* _OBJECTIVE 1_:
Answer these questions from the YouTube trending project notes below:
(a) From which site can the dataset be downloaded?
(b) What was done with the duplicates found in the data?
(c) What app name is passed to setAppName?
* _OBJECTIVE 2_:
Render this sentence from the YouTube trending project notes below in Spanish: "This project aims at exploring, cleaning and deriving the following analytics from the Youtube Trending Dataset"

* _EXCERPTED PASSAGE_:
### This project aims at exploring, cleaning and deriving the following analytics from the Youtube Trending Dataset
### 1. Most popular Channels<br> 2. Most Viewed Videos <br> 3. Most popular Videos <br> 4. Most liked Videos<br> 5. Most disliked Videos
The dataset can be downloaded from Kaggle(https://www.kaggle.com/datasnaek/youtube-new?select=CAvideos.csv)

Various steps involved in this project
1. Setting up Spark session
2. Look at the data and number of columns
3. Explore and Clean Data
    i.   Identified duplicates --> dropped duplicates present in the data
    ii.  Analyzed all the columns and converted datatype to perform analytics
    iii. Handled Null Values
4. Generate Analytics    

#### Setting up Spark Session

In [1]:
from pyspark import SparkConf, SparkContext
from pyspark.sql import SparkSession
from pyspark.sql import functions as F
from pyspark.sql import types as T

In [2]:
configure = SparkConf().setAppName('YoutubeTrending').setMaster('local')

In [3]:
sc = SparkContext(conf = configure)

Data listing
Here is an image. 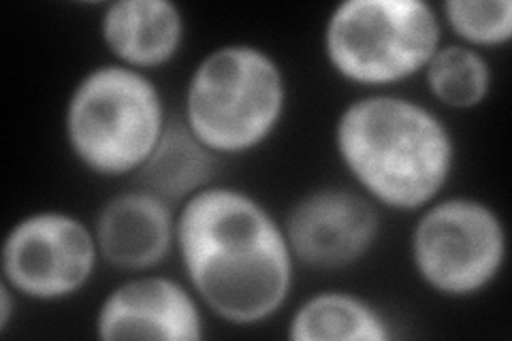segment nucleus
Masks as SVG:
<instances>
[{
    "mask_svg": "<svg viewBox=\"0 0 512 341\" xmlns=\"http://www.w3.org/2000/svg\"><path fill=\"white\" fill-rule=\"evenodd\" d=\"M175 254L205 310L235 327L271 320L291 297L297 263L282 220L239 188L214 184L178 207Z\"/></svg>",
    "mask_w": 512,
    "mask_h": 341,
    "instance_id": "f257e3e1",
    "label": "nucleus"
},
{
    "mask_svg": "<svg viewBox=\"0 0 512 341\" xmlns=\"http://www.w3.org/2000/svg\"><path fill=\"white\" fill-rule=\"evenodd\" d=\"M333 148L350 184L397 214L442 197L457 165V143L440 113L391 90L352 99L335 120Z\"/></svg>",
    "mask_w": 512,
    "mask_h": 341,
    "instance_id": "f03ea898",
    "label": "nucleus"
},
{
    "mask_svg": "<svg viewBox=\"0 0 512 341\" xmlns=\"http://www.w3.org/2000/svg\"><path fill=\"white\" fill-rule=\"evenodd\" d=\"M288 79L278 58L254 43H222L192 67L182 120L220 158L242 156L278 133Z\"/></svg>",
    "mask_w": 512,
    "mask_h": 341,
    "instance_id": "7ed1b4c3",
    "label": "nucleus"
},
{
    "mask_svg": "<svg viewBox=\"0 0 512 341\" xmlns=\"http://www.w3.org/2000/svg\"><path fill=\"white\" fill-rule=\"evenodd\" d=\"M156 81L118 62L96 64L77 79L62 128L77 165L103 180L133 177L169 122Z\"/></svg>",
    "mask_w": 512,
    "mask_h": 341,
    "instance_id": "20e7f679",
    "label": "nucleus"
},
{
    "mask_svg": "<svg viewBox=\"0 0 512 341\" xmlns=\"http://www.w3.org/2000/svg\"><path fill=\"white\" fill-rule=\"evenodd\" d=\"M442 43L438 7L425 0H342L323 26L329 69L365 92L421 75Z\"/></svg>",
    "mask_w": 512,
    "mask_h": 341,
    "instance_id": "39448f33",
    "label": "nucleus"
},
{
    "mask_svg": "<svg viewBox=\"0 0 512 341\" xmlns=\"http://www.w3.org/2000/svg\"><path fill=\"white\" fill-rule=\"evenodd\" d=\"M410 231V263L419 282L442 299H474L508 261V229L498 209L476 197H438Z\"/></svg>",
    "mask_w": 512,
    "mask_h": 341,
    "instance_id": "423d86ee",
    "label": "nucleus"
},
{
    "mask_svg": "<svg viewBox=\"0 0 512 341\" xmlns=\"http://www.w3.org/2000/svg\"><path fill=\"white\" fill-rule=\"evenodd\" d=\"M99 265L92 222L64 209L15 220L0 248V280L24 301H67L92 282Z\"/></svg>",
    "mask_w": 512,
    "mask_h": 341,
    "instance_id": "0eeeda50",
    "label": "nucleus"
},
{
    "mask_svg": "<svg viewBox=\"0 0 512 341\" xmlns=\"http://www.w3.org/2000/svg\"><path fill=\"white\" fill-rule=\"evenodd\" d=\"M297 267L346 271L372 254L382 233L380 207L355 186H318L288 207L282 220Z\"/></svg>",
    "mask_w": 512,
    "mask_h": 341,
    "instance_id": "6e6552de",
    "label": "nucleus"
},
{
    "mask_svg": "<svg viewBox=\"0 0 512 341\" xmlns=\"http://www.w3.org/2000/svg\"><path fill=\"white\" fill-rule=\"evenodd\" d=\"M205 307L190 290L163 273H133L111 288L94 316L101 341H199L205 337Z\"/></svg>",
    "mask_w": 512,
    "mask_h": 341,
    "instance_id": "1a4fd4ad",
    "label": "nucleus"
},
{
    "mask_svg": "<svg viewBox=\"0 0 512 341\" xmlns=\"http://www.w3.org/2000/svg\"><path fill=\"white\" fill-rule=\"evenodd\" d=\"M178 207L139 186L109 197L92 220L101 263L124 275L156 271L175 254Z\"/></svg>",
    "mask_w": 512,
    "mask_h": 341,
    "instance_id": "9d476101",
    "label": "nucleus"
},
{
    "mask_svg": "<svg viewBox=\"0 0 512 341\" xmlns=\"http://www.w3.org/2000/svg\"><path fill=\"white\" fill-rule=\"evenodd\" d=\"M111 62L141 73L167 67L186 43V15L173 0H114L99 18Z\"/></svg>",
    "mask_w": 512,
    "mask_h": 341,
    "instance_id": "9b49d317",
    "label": "nucleus"
},
{
    "mask_svg": "<svg viewBox=\"0 0 512 341\" xmlns=\"http://www.w3.org/2000/svg\"><path fill=\"white\" fill-rule=\"evenodd\" d=\"M220 160L195 137L182 116H171L156 148L133 180L135 186L180 207L197 192L216 184Z\"/></svg>",
    "mask_w": 512,
    "mask_h": 341,
    "instance_id": "f8f14e48",
    "label": "nucleus"
},
{
    "mask_svg": "<svg viewBox=\"0 0 512 341\" xmlns=\"http://www.w3.org/2000/svg\"><path fill=\"white\" fill-rule=\"evenodd\" d=\"M293 341H389L391 320L378 305L346 290H323L301 301L288 320Z\"/></svg>",
    "mask_w": 512,
    "mask_h": 341,
    "instance_id": "ddd939ff",
    "label": "nucleus"
},
{
    "mask_svg": "<svg viewBox=\"0 0 512 341\" xmlns=\"http://www.w3.org/2000/svg\"><path fill=\"white\" fill-rule=\"evenodd\" d=\"M431 101L451 111H472L493 90V67L485 52L444 41L421 73Z\"/></svg>",
    "mask_w": 512,
    "mask_h": 341,
    "instance_id": "4468645a",
    "label": "nucleus"
},
{
    "mask_svg": "<svg viewBox=\"0 0 512 341\" xmlns=\"http://www.w3.org/2000/svg\"><path fill=\"white\" fill-rule=\"evenodd\" d=\"M438 13L444 32L472 50H495L512 41L510 0H444Z\"/></svg>",
    "mask_w": 512,
    "mask_h": 341,
    "instance_id": "2eb2a0df",
    "label": "nucleus"
},
{
    "mask_svg": "<svg viewBox=\"0 0 512 341\" xmlns=\"http://www.w3.org/2000/svg\"><path fill=\"white\" fill-rule=\"evenodd\" d=\"M22 299L15 295V290L0 280V333H7L11 327V320L18 312V303Z\"/></svg>",
    "mask_w": 512,
    "mask_h": 341,
    "instance_id": "dca6fc26",
    "label": "nucleus"
}]
</instances>
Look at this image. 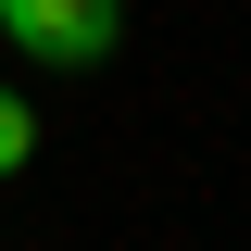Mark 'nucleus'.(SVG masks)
Returning a JSON list of instances; mask_svg holds the SVG:
<instances>
[{
  "label": "nucleus",
  "instance_id": "obj_1",
  "mask_svg": "<svg viewBox=\"0 0 251 251\" xmlns=\"http://www.w3.org/2000/svg\"><path fill=\"white\" fill-rule=\"evenodd\" d=\"M0 38L25 63H75L88 75V63L126 50V0H0Z\"/></svg>",
  "mask_w": 251,
  "mask_h": 251
},
{
  "label": "nucleus",
  "instance_id": "obj_2",
  "mask_svg": "<svg viewBox=\"0 0 251 251\" xmlns=\"http://www.w3.org/2000/svg\"><path fill=\"white\" fill-rule=\"evenodd\" d=\"M25 163H38V113L0 88V176H25Z\"/></svg>",
  "mask_w": 251,
  "mask_h": 251
}]
</instances>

* _WORKED ANSWER 1_:
(a) Kaggle.
(b) They were dropped.
(c) 'YoutubeTrending'.

* _WORKED ANSWER 2_:
Este proyecto tiene como objetivo explorar y limpiar el Youtube Trending Dataset y obtener de él los siguientes análisis